# IMPROVED DESIGN OF $C^2PL$ 3-2 COMPRESSORS WITH LESS TRANSISTOR COUNT

Chua-Chin Wang, Po-Ming Lee, Chenn-Jung Hunng

Department of Electrical Engineering National Sun Yat-Sen University Kaohsiung, Taiwan 80424 Tel: 886-7-525-2000 ext. 4144 Fax: 886-7-5254199

E-Mail: ccwang@ee.nsysu.edu.tw

#### ABSTRACT

In this work, improved designs of 3-2 C<sup>2</sup>PL-based compressors are presented which can be used to build a fast inner product processor. The features of our compressors include a short delay minimized by HSPICE optimization, less transistor count, and high fan-out.

#### 1. INTRODUCTION

In digital computation, the inner product of two vectors might be one of the most frequently used mathematical operations [1]. If the vectors' dimension is large, then the carry propagation of the inner product will likely become the critical delay. Many high-speed logic design styles have been announced to resolve the propagation delay caused by inner product. However, these logics suffer from different difficulties. For example, domino logic [2] can not be non-inverting; NORA [3] has the charge sharing problem; all-N-logic [4] and robust single phase clocking [5] cannot operate correctly under clocks with short rise time or fall time, which can not be easily integrated with other part of logic design; single-phase logic [6] and Zipper CMOS [7] contain slow P-logic blocks. Complementary passtransistor logic (CPL) proposed by Yano et al. [8] is twice as fast as conventional CMOS, whereas it needs more area in silicon like the conventional CMOS due to the mixed interconnection. Moreover, noise margin and speed degradation caused by the mismatched input signal level and the logic threshold voltage of the CMOS driver needs to be taken into consideration when CPL is implemented. Though Zhang et al. proposed a so-call C<sup>2</sup>PL (complex CPL) and demonstrated that the problems of CPL are all fixed in [9], several physical design factors are not fully considered or implemented. First, the sizes of the NMOS transistors for pass logics are impossible to be minimal. Second, the driving inverters' sizes have to be properly tuned. Third, the original design of [9] not only

gives a poor fan-in and fan-out capability, but also produces very asymmetrical rise delay and fall delay which will very much likely cause glitch hazards and unwanted power consumption. In this paper, we propose an improved 3-2 compressor to resolve all the problems mentioned in the above. The HSPICE simulation results are presented to verify the correctness of our observation.
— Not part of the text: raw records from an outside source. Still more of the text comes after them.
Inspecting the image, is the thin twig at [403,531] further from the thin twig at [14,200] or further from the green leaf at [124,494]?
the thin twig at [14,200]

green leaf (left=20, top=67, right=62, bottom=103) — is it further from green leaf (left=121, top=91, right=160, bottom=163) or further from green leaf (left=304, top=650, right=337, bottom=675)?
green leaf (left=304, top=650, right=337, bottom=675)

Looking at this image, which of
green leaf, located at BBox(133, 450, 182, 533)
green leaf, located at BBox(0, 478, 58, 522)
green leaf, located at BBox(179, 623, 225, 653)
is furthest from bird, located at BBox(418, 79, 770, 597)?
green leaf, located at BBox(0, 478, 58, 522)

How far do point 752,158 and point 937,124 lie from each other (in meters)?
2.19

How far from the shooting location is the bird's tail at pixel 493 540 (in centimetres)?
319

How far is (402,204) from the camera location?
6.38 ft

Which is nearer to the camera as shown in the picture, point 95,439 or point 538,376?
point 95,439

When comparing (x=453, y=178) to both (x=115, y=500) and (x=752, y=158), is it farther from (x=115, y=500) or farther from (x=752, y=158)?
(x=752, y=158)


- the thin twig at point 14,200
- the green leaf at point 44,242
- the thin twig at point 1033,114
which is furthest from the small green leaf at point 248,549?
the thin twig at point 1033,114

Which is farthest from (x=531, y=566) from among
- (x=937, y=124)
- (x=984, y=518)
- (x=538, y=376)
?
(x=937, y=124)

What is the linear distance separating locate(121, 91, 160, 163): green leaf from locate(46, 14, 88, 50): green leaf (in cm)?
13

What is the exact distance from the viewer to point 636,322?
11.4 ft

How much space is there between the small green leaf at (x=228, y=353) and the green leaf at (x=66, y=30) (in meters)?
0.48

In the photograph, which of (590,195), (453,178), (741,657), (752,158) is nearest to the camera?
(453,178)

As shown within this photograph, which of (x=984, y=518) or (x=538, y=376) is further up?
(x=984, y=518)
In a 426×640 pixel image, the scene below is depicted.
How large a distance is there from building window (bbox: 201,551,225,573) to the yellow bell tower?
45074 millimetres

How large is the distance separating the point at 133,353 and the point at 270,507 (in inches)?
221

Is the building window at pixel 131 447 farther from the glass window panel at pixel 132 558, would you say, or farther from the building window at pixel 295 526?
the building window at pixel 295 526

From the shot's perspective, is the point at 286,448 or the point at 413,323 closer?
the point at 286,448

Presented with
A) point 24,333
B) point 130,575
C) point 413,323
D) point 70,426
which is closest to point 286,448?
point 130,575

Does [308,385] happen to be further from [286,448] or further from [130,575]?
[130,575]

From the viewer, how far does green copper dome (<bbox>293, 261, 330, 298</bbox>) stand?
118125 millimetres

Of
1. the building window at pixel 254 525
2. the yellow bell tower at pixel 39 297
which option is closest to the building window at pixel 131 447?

# 2. FRAMEWORK OF IMPROVED COMPRESSORS

# 2.1. Basic compressor building block design

A 3-2 compressor is basically a full adder. The feature of such a compressor is that the output represents the number of 1's given in inputs. The equations of a full adder are presented as follows:

$$\begin{array}{lcl} Sum & = & (A \oplus Cin)B' + (A \oplus Cin)'B = FB' + F'B \\ Cout & = & (A \oplus Cin)B + (A \oplus Cin)'C = FB + F'Cin \\ F & = & (A \oplus Cin) \end{array} \tag{1}$$

where F denotes (A  $\oplus$  Cin). As shown in Figure 1, the logic structure of a typical 3-2 compressor can be split up into two logic layers. One of the three inputs, B(B'), is not required in the first logic layer. The existence of unequal delays in the 3-2 compressor paves the way for us to reduce the total delay of inner product computation by arranging the input signals to the 3-2 compressors inside the compressor tree in a proper

## 2.2. Prior 3-2 compressor design

Though a 3-2 compressor can be realized by a full adder, and Zhang *et al.* [9] proposed a C<sup>2</sup>PL design for 3-2 and 7-3 compressors, several design issues as addressed above are still ignored in their work. Figure 2 and Figure 3 shows the schematic diagrams for the two types of 3-2 compressors based on complex complementary pass-transistor logic (C<sup>2</sup>PL) proposed in [9]. To test if these two 3-2 compressors have enough

This research was partially supported by Nation Science Council under grant NSC 88-2219-E-110-001 and 80-2215-E-110-014



Figure 1: 3-2 compressor building block

fan-out, we add an  $0.1~\rm pF$  capacitor at the output side and use HSPICE to perform simulations. The results are shown in Figure 4 and Figure 5.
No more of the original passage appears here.